Protests over woman’s death escalate in Iran, solidarity rally draws hundreds to UC Berkeley

Hundreds of people from the Bay Area joined protesters across the country on Friday. They are shocked by the death of a woman in Iran who was arrested after being accused of not wearing her hijab properly. A crowd, estimated at 500, marched at the University of California, Berkeley.

Putting their pain into signs and songs of protest, hundreds of people from Iranian communities in the Bay Area came together.

They chanted the name of Mahsa Amini, the 22-year-old Iranian woman who died in police custody after being arrested on September 16 by Iranian morality police for her alleged offense of not wearing her headscarf tight enough.

Police said she died of heart failure. Witnesses said she was hit on the head.

Hasti Mofidi, an Iranian-American student at UC Berkeley, helped organize the protest.

“This is a very big milestone for our people, a big milestone for women’s rights in Iran.”

Mofidi said she thought she could have been in Amini’s shoes.

The crowd, a mix of young and old, spoke in English and Farsi.

Many were seen mourning for the young woman; angry at the regime for imposing compulsory head coverings on women in Iran and shutting down social media to quell protests that have erupted across Iran.

“Communication has been cut off, voices have been silenced. We are here to bring that voice back,” Mofidi said.

Many said they were inspired by Iranian women and their supporters who have since taken to the streets in Iran, stripping off their hijabs and burning them.

Dozens of people have been killed during the protests.

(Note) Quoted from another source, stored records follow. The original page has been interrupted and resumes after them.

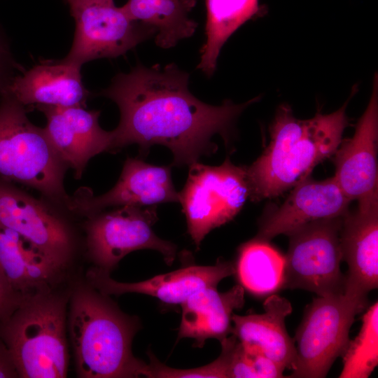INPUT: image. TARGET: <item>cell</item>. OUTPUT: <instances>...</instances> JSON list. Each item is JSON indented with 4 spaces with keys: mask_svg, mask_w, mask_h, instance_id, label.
<instances>
[{
    "mask_svg": "<svg viewBox=\"0 0 378 378\" xmlns=\"http://www.w3.org/2000/svg\"><path fill=\"white\" fill-rule=\"evenodd\" d=\"M140 327L139 318L123 313L108 295L89 284L78 286L71 296L69 319L78 377H147L148 364L132 351Z\"/></svg>",
    "mask_w": 378,
    "mask_h": 378,
    "instance_id": "3",
    "label": "cell"
},
{
    "mask_svg": "<svg viewBox=\"0 0 378 378\" xmlns=\"http://www.w3.org/2000/svg\"><path fill=\"white\" fill-rule=\"evenodd\" d=\"M81 66L65 59L46 60L18 75L8 90L28 109L31 106H83L92 95L85 87Z\"/></svg>",
    "mask_w": 378,
    "mask_h": 378,
    "instance_id": "18",
    "label": "cell"
},
{
    "mask_svg": "<svg viewBox=\"0 0 378 378\" xmlns=\"http://www.w3.org/2000/svg\"><path fill=\"white\" fill-rule=\"evenodd\" d=\"M24 296L12 286L0 267V322L13 313Z\"/></svg>",
    "mask_w": 378,
    "mask_h": 378,
    "instance_id": "28",
    "label": "cell"
},
{
    "mask_svg": "<svg viewBox=\"0 0 378 378\" xmlns=\"http://www.w3.org/2000/svg\"><path fill=\"white\" fill-rule=\"evenodd\" d=\"M69 209L0 178V223L28 241L62 270L69 263L76 241Z\"/></svg>",
    "mask_w": 378,
    "mask_h": 378,
    "instance_id": "9",
    "label": "cell"
},
{
    "mask_svg": "<svg viewBox=\"0 0 378 378\" xmlns=\"http://www.w3.org/2000/svg\"><path fill=\"white\" fill-rule=\"evenodd\" d=\"M340 240L348 267L344 295L366 306L378 286V195L358 200L343 216Z\"/></svg>",
    "mask_w": 378,
    "mask_h": 378,
    "instance_id": "13",
    "label": "cell"
},
{
    "mask_svg": "<svg viewBox=\"0 0 378 378\" xmlns=\"http://www.w3.org/2000/svg\"><path fill=\"white\" fill-rule=\"evenodd\" d=\"M205 6L206 40L200 49L197 68L210 77L227 39L248 20L263 13L258 0H205Z\"/></svg>",
    "mask_w": 378,
    "mask_h": 378,
    "instance_id": "22",
    "label": "cell"
},
{
    "mask_svg": "<svg viewBox=\"0 0 378 378\" xmlns=\"http://www.w3.org/2000/svg\"><path fill=\"white\" fill-rule=\"evenodd\" d=\"M66 297L48 288L25 295L13 313L0 322V337L19 377H66Z\"/></svg>",
    "mask_w": 378,
    "mask_h": 378,
    "instance_id": "4",
    "label": "cell"
},
{
    "mask_svg": "<svg viewBox=\"0 0 378 378\" xmlns=\"http://www.w3.org/2000/svg\"><path fill=\"white\" fill-rule=\"evenodd\" d=\"M170 202H179L171 167L127 158L119 179L110 190L95 196L88 188L78 189L71 196L69 208L76 216L85 218L109 207L149 206Z\"/></svg>",
    "mask_w": 378,
    "mask_h": 378,
    "instance_id": "12",
    "label": "cell"
},
{
    "mask_svg": "<svg viewBox=\"0 0 378 378\" xmlns=\"http://www.w3.org/2000/svg\"><path fill=\"white\" fill-rule=\"evenodd\" d=\"M340 378H368L378 365V303L370 306L363 316L358 335L349 341L342 356Z\"/></svg>",
    "mask_w": 378,
    "mask_h": 378,
    "instance_id": "25",
    "label": "cell"
},
{
    "mask_svg": "<svg viewBox=\"0 0 378 378\" xmlns=\"http://www.w3.org/2000/svg\"><path fill=\"white\" fill-rule=\"evenodd\" d=\"M189 74L175 64L145 66L115 75L98 96L114 102L120 111L118 127L112 130L111 152L137 144L146 155L155 144L173 153L174 166H190L202 155L217 150L211 141L219 134L225 143L238 116L255 97L242 104L225 100L219 106L206 104L188 89Z\"/></svg>",
    "mask_w": 378,
    "mask_h": 378,
    "instance_id": "1",
    "label": "cell"
},
{
    "mask_svg": "<svg viewBox=\"0 0 378 378\" xmlns=\"http://www.w3.org/2000/svg\"><path fill=\"white\" fill-rule=\"evenodd\" d=\"M64 1L74 20L75 32L64 59L75 65L118 57L155 35L152 27L131 19L113 0Z\"/></svg>",
    "mask_w": 378,
    "mask_h": 378,
    "instance_id": "11",
    "label": "cell"
},
{
    "mask_svg": "<svg viewBox=\"0 0 378 378\" xmlns=\"http://www.w3.org/2000/svg\"><path fill=\"white\" fill-rule=\"evenodd\" d=\"M285 258L267 241L255 238L239 250L235 272L240 285L255 295L282 289Z\"/></svg>",
    "mask_w": 378,
    "mask_h": 378,
    "instance_id": "24",
    "label": "cell"
},
{
    "mask_svg": "<svg viewBox=\"0 0 378 378\" xmlns=\"http://www.w3.org/2000/svg\"><path fill=\"white\" fill-rule=\"evenodd\" d=\"M196 0H128L122 7L129 17L152 27L161 48H170L193 35L197 23L189 18Z\"/></svg>",
    "mask_w": 378,
    "mask_h": 378,
    "instance_id": "23",
    "label": "cell"
},
{
    "mask_svg": "<svg viewBox=\"0 0 378 378\" xmlns=\"http://www.w3.org/2000/svg\"><path fill=\"white\" fill-rule=\"evenodd\" d=\"M18 377L8 349L0 337V378H13Z\"/></svg>",
    "mask_w": 378,
    "mask_h": 378,
    "instance_id": "29",
    "label": "cell"
},
{
    "mask_svg": "<svg viewBox=\"0 0 378 378\" xmlns=\"http://www.w3.org/2000/svg\"><path fill=\"white\" fill-rule=\"evenodd\" d=\"M350 202L334 177L316 181L308 176L293 187L280 206L262 219L256 238L269 241L310 222L342 217Z\"/></svg>",
    "mask_w": 378,
    "mask_h": 378,
    "instance_id": "16",
    "label": "cell"
},
{
    "mask_svg": "<svg viewBox=\"0 0 378 378\" xmlns=\"http://www.w3.org/2000/svg\"><path fill=\"white\" fill-rule=\"evenodd\" d=\"M365 307L344 293L314 298L296 331V358L290 377H326L344 354L355 316Z\"/></svg>",
    "mask_w": 378,
    "mask_h": 378,
    "instance_id": "7",
    "label": "cell"
},
{
    "mask_svg": "<svg viewBox=\"0 0 378 378\" xmlns=\"http://www.w3.org/2000/svg\"><path fill=\"white\" fill-rule=\"evenodd\" d=\"M27 109L8 90L0 94V178L69 209L71 196L64 188L69 167L44 128L29 120Z\"/></svg>",
    "mask_w": 378,
    "mask_h": 378,
    "instance_id": "5",
    "label": "cell"
},
{
    "mask_svg": "<svg viewBox=\"0 0 378 378\" xmlns=\"http://www.w3.org/2000/svg\"><path fill=\"white\" fill-rule=\"evenodd\" d=\"M46 118L44 130L61 159L74 172V178H82L91 158L103 152H111V131L99 123L100 111L83 106L60 107L37 106Z\"/></svg>",
    "mask_w": 378,
    "mask_h": 378,
    "instance_id": "14",
    "label": "cell"
},
{
    "mask_svg": "<svg viewBox=\"0 0 378 378\" xmlns=\"http://www.w3.org/2000/svg\"><path fill=\"white\" fill-rule=\"evenodd\" d=\"M187 181L178 192L188 232L197 248L213 229L231 220L249 197L245 167L229 159L220 166L195 162L190 164Z\"/></svg>",
    "mask_w": 378,
    "mask_h": 378,
    "instance_id": "6",
    "label": "cell"
},
{
    "mask_svg": "<svg viewBox=\"0 0 378 378\" xmlns=\"http://www.w3.org/2000/svg\"><path fill=\"white\" fill-rule=\"evenodd\" d=\"M235 336L232 334L220 342V355L212 363L194 369L177 370L166 366L156 358L150 360V377L229 378L231 350Z\"/></svg>",
    "mask_w": 378,
    "mask_h": 378,
    "instance_id": "26",
    "label": "cell"
},
{
    "mask_svg": "<svg viewBox=\"0 0 378 378\" xmlns=\"http://www.w3.org/2000/svg\"><path fill=\"white\" fill-rule=\"evenodd\" d=\"M244 288L239 284L225 292L217 287L200 289L186 299L181 307L182 315L177 341L195 340V346L202 347L206 340L220 342L232 333V316L245 302Z\"/></svg>",
    "mask_w": 378,
    "mask_h": 378,
    "instance_id": "20",
    "label": "cell"
},
{
    "mask_svg": "<svg viewBox=\"0 0 378 378\" xmlns=\"http://www.w3.org/2000/svg\"><path fill=\"white\" fill-rule=\"evenodd\" d=\"M234 266L230 262L218 261L214 265H188L167 274L134 283H122L110 277L109 272L95 267L88 271V284L110 295L140 293L158 298L163 303L180 304L197 290L217 287L223 279L234 274Z\"/></svg>",
    "mask_w": 378,
    "mask_h": 378,
    "instance_id": "17",
    "label": "cell"
},
{
    "mask_svg": "<svg viewBox=\"0 0 378 378\" xmlns=\"http://www.w3.org/2000/svg\"><path fill=\"white\" fill-rule=\"evenodd\" d=\"M377 84L376 76L369 103L357 123L354 136L342 141L334 153L333 177L351 201L378 195Z\"/></svg>",
    "mask_w": 378,
    "mask_h": 378,
    "instance_id": "15",
    "label": "cell"
},
{
    "mask_svg": "<svg viewBox=\"0 0 378 378\" xmlns=\"http://www.w3.org/2000/svg\"><path fill=\"white\" fill-rule=\"evenodd\" d=\"M24 71L15 60L8 36L0 27V94L6 91L14 78Z\"/></svg>",
    "mask_w": 378,
    "mask_h": 378,
    "instance_id": "27",
    "label": "cell"
},
{
    "mask_svg": "<svg viewBox=\"0 0 378 378\" xmlns=\"http://www.w3.org/2000/svg\"><path fill=\"white\" fill-rule=\"evenodd\" d=\"M0 267L12 286L24 295L51 288L63 270L1 223Z\"/></svg>",
    "mask_w": 378,
    "mask_h": 378,
    "instance_id": "21",
    "label": "cell"
},
{
    "mask_svg": "<svg viewBox=\"0 0 378 378\" xmlns=\"http://www.w3.org/2000/svg\"><path fill=\"white\" fill-rule=\"evenodd\" d=\"M158 219L155 205L118 206L85 218L83 229L89 257L96 267L110 272L128 253L152 249L171 265L177 247L154 233L152 227Z\"/></svg>",
    "mask_w": 378,
    "mask_h": 378,
    "instance_id": "10",
    "label": "cell"
},
{
    "mask_svg": "<svg viewBox=\"0 0 378 378\" xmlns=\"http://www.w3.org/2000/svg\"><path fill=\"white\" fill-rule=\"evenodd\" d=\"M263 308L262 314H233L231 334L243 344L260 351L284 370H292L296 358L295 345L285 324L293 310L291 304L285 298L272 295L265 299Z\"/></svg>",
    "mask_w": 378,
    "mask_h": 378,
    "instance_id": "19",
    "label": "cell"
},
{
    "mask_svg": "<svg viewBox=\"0 0 378 378\" xmlns=\"http://www.w3.org/2000/svg\"><path fill=\"white\" fill-rule=\"evenodd\" d=\"M350 98L337 111L328 114L318 111L308 120L295 118L288 104L279 106L270 127L267 146L245 167L251 200L281 195L334 155L349 125L346 111Z\"/></svg>",
    "mask_w": 378,
    "mask_h": 378,
    "instance_id": "2",
    "label": "cell"
},
{
    "mask_svg": "<svg viewBox=\"0 0 378 378\" xmlns=\"http://www.w3.org/2000/svg\"><path fill=\"white\" fill-rule=\"evenodd\" d=\"M342 217L310 222L287 234L282 288L302 289L317 296L344 293L340 240Z\"/></svg>",
    "mask_w": 378,
    "mask_h": 378,
    "instance_id": "8",
    "label": "cell"
}]
</instances>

“Certainly worried about our family and friends there, but at the same time everyone is proud. We are all proud of our women, and we are all proud of our new generation who are so brave,” said Hossein Falaki of Lafayette.

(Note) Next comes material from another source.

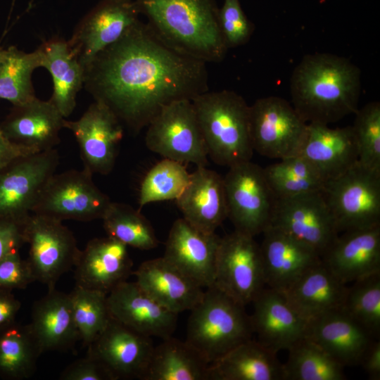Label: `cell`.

“I am very proud of Iranian women because I grew up in Iran. They are so brave that they take off their headscarves in front of the troops,” said Afsoon, a protester.

There was a sense of frustration and a deep desire for change in the country which has been ruled by religious leaders since the revolution a generation ago.

“25 years ago it might have touched just a few people, a few families, a few lives. Now there’s no reason the whole world shouldn’t know about it and social media allows people to get angry and express their anger more easily,” said Darius Fatemi of Hayward.

There was sadness, but a mixture of hope for change.

“It’s also at the same time exciting to see that people have had enough, that they are mobilizing not only in Iran, but all over the world, the whole diaspora is affected by this,” Fatemi said.

Another solidarity demonstration is scheduled for Saturday at 11 a.m. at San Francisco City Hall. At 11 a.m. Sunday, protesters plan to form a human chain across the Golden Gate Bridge.